Seth Herd comments on Self-censoring on AI x-risk discussions?

Seth Herd 2 Jul 2024 5:27 UTC
4 points
2
These are reasonable concerns. I’m glad to see list points 2, 3, and 4. Playing defense to the exclusion of playing offense is a way to lose. We are here to win. That requires courage and discernment in the face of danger. Avoiding all downsides is a pretty sure way to reduce your odds of winning. There are many posts here about weighing the dowsides of sharing infohazards with the upsides of progressing on alignment; sorry I don’t have refs at the top of my head. I will say that I, and I think the community on average, would say it’s highly unlikely that existentially dangerous AI exists now, or that future AI will become more dangerous by reading particularly clever human ideas.

So, if your ideas have potential important upside, and no obvious large downside, please share them.

Some of the points in posts about sharing ideas: it’s unlikely they’re as dangerous as you think; others have probably had those ideas and maybe tested them if they’re that good. And you need to weigh the up-side against the down-side.

Also if you have a little time, searching LessWrong for similar ideas will be fun and fascinating.

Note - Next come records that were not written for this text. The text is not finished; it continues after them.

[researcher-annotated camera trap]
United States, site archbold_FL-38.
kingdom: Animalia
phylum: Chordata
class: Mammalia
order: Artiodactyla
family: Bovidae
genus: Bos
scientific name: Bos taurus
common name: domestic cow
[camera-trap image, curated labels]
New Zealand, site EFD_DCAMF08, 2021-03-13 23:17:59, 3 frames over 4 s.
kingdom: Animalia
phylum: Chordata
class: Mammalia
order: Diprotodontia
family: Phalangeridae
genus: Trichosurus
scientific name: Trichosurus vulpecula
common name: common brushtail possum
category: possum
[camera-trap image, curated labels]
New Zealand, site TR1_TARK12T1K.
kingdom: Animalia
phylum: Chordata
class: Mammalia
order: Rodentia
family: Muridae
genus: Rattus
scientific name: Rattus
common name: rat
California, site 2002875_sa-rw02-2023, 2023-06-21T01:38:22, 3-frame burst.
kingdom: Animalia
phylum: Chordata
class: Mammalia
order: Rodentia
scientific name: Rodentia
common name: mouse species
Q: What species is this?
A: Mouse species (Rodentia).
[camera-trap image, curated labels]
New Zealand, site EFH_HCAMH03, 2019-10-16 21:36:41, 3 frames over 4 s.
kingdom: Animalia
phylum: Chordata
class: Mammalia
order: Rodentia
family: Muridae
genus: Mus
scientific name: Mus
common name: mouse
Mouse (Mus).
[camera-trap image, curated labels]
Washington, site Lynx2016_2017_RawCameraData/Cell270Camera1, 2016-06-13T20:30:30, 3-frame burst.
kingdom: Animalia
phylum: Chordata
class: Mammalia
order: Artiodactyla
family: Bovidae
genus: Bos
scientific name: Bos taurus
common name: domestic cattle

Different personalities will tend to misweight in opposite directions. Pessimists/anxious people will overweight potential downsides, while optimists/enthusiastic people will overweight the upside. Doing a good job is complex. But it probably doesn’t matter much unless you’ve done a bunch of research to establish that your new idea is really both new and potentially very powerful. Lots of ideas (but not nearly all!) have been thought of and explored, and there are lots of reasons that powerful-seeming ideas wind up not being that important or new.
- Decaeneus 2 Jul 2024 14:30 UTC
  1 point
  0
  Parent
  So, if your ideas have potential important upside, and no obvious large downside, please share them.
  What would be some examples of obviously large downside? Something that comes to mind is anything that tips the current scales in a bad way, like some novel research result that directs researchers to more rapid capabilities increase without a commensurate increase in alignemnt. Anything else?